====== Recorded information ======

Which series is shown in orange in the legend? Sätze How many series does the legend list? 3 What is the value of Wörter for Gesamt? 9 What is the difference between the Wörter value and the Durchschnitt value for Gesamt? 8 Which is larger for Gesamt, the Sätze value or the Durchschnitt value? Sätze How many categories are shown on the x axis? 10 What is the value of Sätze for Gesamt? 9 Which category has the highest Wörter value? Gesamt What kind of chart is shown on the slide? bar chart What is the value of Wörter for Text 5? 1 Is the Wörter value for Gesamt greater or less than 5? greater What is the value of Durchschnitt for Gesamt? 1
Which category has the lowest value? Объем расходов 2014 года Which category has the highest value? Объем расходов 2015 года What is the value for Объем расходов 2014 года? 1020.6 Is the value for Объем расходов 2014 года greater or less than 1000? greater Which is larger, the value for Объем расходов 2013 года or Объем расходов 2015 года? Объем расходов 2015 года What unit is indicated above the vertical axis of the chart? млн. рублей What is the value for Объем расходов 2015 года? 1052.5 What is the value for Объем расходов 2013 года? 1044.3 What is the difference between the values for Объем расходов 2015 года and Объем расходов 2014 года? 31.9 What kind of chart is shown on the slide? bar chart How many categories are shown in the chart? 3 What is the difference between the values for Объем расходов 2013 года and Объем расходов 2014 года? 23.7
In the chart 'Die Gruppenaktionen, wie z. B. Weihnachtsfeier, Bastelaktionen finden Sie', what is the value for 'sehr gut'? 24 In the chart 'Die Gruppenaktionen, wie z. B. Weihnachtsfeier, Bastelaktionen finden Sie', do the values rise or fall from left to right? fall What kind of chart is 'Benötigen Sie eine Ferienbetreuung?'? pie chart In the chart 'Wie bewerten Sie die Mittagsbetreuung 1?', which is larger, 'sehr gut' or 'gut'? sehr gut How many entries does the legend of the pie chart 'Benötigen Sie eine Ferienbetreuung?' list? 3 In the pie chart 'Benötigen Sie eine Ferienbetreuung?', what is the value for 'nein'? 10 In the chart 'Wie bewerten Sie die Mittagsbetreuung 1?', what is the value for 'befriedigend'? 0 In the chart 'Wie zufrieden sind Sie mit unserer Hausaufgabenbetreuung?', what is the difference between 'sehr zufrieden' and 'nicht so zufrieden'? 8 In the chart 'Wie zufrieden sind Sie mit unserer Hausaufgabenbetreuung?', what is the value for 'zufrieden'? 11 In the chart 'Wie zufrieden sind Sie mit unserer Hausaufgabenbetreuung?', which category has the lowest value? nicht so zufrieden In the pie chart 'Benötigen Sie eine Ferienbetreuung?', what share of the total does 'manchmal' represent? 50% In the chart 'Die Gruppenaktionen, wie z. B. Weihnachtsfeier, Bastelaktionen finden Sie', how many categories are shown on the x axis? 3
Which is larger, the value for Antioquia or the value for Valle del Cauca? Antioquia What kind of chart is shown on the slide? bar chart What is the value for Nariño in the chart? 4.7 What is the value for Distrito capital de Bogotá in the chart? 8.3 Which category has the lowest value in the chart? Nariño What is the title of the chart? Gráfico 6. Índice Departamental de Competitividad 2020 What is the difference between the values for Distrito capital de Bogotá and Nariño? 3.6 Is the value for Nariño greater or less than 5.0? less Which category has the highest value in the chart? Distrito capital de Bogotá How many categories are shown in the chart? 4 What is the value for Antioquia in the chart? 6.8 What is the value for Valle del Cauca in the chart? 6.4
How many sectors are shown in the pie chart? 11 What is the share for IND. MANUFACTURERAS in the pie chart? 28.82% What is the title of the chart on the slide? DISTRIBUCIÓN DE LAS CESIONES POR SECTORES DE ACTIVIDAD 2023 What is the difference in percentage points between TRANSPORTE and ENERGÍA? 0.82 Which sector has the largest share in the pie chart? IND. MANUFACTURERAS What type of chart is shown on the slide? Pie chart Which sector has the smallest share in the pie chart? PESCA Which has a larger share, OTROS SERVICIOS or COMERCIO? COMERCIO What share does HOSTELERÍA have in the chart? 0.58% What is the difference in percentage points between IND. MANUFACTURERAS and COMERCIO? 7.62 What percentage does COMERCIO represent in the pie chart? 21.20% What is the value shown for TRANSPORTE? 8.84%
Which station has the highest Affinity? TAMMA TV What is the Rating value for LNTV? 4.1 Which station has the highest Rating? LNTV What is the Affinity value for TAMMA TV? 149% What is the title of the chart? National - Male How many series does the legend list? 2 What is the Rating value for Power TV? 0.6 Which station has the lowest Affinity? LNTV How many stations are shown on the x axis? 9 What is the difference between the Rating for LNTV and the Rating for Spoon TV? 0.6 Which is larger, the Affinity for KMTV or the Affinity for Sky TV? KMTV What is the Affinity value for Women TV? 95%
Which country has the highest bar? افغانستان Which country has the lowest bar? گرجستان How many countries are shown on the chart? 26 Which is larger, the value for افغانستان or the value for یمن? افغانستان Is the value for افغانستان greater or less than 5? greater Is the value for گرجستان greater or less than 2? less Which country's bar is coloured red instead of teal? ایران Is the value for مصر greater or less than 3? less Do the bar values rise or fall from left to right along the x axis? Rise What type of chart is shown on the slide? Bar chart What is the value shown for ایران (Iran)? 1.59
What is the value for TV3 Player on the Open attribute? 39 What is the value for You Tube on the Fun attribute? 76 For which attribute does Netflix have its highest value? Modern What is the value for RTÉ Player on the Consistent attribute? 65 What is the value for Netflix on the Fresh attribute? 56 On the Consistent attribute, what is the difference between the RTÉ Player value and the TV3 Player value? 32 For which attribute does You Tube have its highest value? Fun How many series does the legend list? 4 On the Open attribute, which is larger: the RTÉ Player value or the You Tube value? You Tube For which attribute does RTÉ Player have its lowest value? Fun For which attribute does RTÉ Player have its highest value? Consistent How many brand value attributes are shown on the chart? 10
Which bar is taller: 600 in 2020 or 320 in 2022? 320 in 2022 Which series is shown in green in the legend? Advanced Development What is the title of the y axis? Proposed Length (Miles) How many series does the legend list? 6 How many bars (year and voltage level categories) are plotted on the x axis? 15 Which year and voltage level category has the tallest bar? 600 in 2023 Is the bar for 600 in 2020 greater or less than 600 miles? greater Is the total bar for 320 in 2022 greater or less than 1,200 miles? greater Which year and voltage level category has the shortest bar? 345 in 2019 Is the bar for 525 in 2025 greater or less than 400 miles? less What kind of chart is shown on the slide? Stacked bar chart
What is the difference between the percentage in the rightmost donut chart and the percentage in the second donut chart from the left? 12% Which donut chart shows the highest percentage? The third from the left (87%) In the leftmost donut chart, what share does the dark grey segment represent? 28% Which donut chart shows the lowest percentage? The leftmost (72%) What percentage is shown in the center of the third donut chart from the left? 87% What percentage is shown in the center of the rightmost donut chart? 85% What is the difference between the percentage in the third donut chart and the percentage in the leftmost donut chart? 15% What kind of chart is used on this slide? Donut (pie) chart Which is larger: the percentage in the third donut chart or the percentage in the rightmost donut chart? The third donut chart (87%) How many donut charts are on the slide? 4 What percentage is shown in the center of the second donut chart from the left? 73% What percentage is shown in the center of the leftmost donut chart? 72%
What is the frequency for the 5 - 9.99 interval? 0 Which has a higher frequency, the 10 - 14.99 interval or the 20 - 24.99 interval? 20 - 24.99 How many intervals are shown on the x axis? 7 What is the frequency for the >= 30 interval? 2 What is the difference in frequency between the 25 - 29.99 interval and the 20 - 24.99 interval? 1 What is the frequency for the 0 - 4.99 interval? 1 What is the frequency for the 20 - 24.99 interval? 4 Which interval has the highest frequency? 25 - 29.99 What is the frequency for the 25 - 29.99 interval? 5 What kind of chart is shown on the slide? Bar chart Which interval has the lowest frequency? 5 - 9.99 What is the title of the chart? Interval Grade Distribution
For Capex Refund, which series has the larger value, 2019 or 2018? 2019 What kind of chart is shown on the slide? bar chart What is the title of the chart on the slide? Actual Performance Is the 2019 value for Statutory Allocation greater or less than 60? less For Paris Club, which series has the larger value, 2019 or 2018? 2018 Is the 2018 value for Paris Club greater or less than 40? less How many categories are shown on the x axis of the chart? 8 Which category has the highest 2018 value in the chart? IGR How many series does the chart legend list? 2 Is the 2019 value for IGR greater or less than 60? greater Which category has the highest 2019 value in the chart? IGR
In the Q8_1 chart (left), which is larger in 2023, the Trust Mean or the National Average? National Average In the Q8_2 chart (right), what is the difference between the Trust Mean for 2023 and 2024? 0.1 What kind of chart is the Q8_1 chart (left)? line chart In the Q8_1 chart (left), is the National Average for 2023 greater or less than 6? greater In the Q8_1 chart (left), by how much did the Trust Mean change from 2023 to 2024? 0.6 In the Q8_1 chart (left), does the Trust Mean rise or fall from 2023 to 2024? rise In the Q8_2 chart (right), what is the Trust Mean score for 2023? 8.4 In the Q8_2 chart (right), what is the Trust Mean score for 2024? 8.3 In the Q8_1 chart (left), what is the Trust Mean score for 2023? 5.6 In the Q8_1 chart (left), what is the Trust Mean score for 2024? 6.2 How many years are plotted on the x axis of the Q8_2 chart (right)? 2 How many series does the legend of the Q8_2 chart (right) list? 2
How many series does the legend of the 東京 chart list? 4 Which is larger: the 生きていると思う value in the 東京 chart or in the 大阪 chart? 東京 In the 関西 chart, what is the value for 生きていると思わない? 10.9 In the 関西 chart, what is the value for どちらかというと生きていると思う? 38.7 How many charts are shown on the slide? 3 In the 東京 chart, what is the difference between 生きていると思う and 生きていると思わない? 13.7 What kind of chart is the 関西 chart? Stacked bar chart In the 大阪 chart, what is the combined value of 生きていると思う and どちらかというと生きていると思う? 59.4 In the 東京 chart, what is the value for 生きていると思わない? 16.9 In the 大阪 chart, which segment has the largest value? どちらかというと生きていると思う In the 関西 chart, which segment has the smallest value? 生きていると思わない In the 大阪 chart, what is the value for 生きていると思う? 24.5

======

Work item:
Copy everything from the start of the records down through the line containing "Which category has the lowest value? Объем", word for word, with nothing else.

Answer below:
Which series is shown in orange in the legend? Sätze How many series does the legend list? 3 What is the value of Wörter for Gesamt? 9 What is the difference between the Wörter value and the Durchschnitt value for Gesamt? 8 Which is larger for Gesamt, the Sätze value or the Durchschnitt value? Sätze How many categories are shown on the x axis? 10 What is the value of Sätze for Gesamt? 9 Which category has the highest Wörter value? Gesamt What kind of chart is shown on the slide? bar chart What is the value of Wörter for Text 5? 1 Is the Wörter value for Gesamt greater or less than 5? greater What is the value of Durchschnitt for Gesamt? 1
Which category has the lowest value? Объем расходов 2014 года Which category has the highest value? Объем расходов 2015 года What is the value for Объем расходов 2014 года? 1020.6 Is the value for Объем расходов 2014 года greater or less than 1000? greater Which is larger, the value for Объем расходов 2013 года or Объем расходов 2015 года? Объем расходов 2015 года What unit is indicated above the vertical axis of the chart? млн. рублей What is the value for Объем расходов 2015 года? 1052.5 What is the value for Объем расходов 2013 года? 1044.3 What is the difference between the values for Объем расходов 2015 года and Объем расходов 2014 года? 31.9 What kind of chart is shown on the slide? bar chart How many categories are shown in the chart? 3 What is the difference between the values for Объем расходов 2013 года and Объем расходов 2014 года? 23.7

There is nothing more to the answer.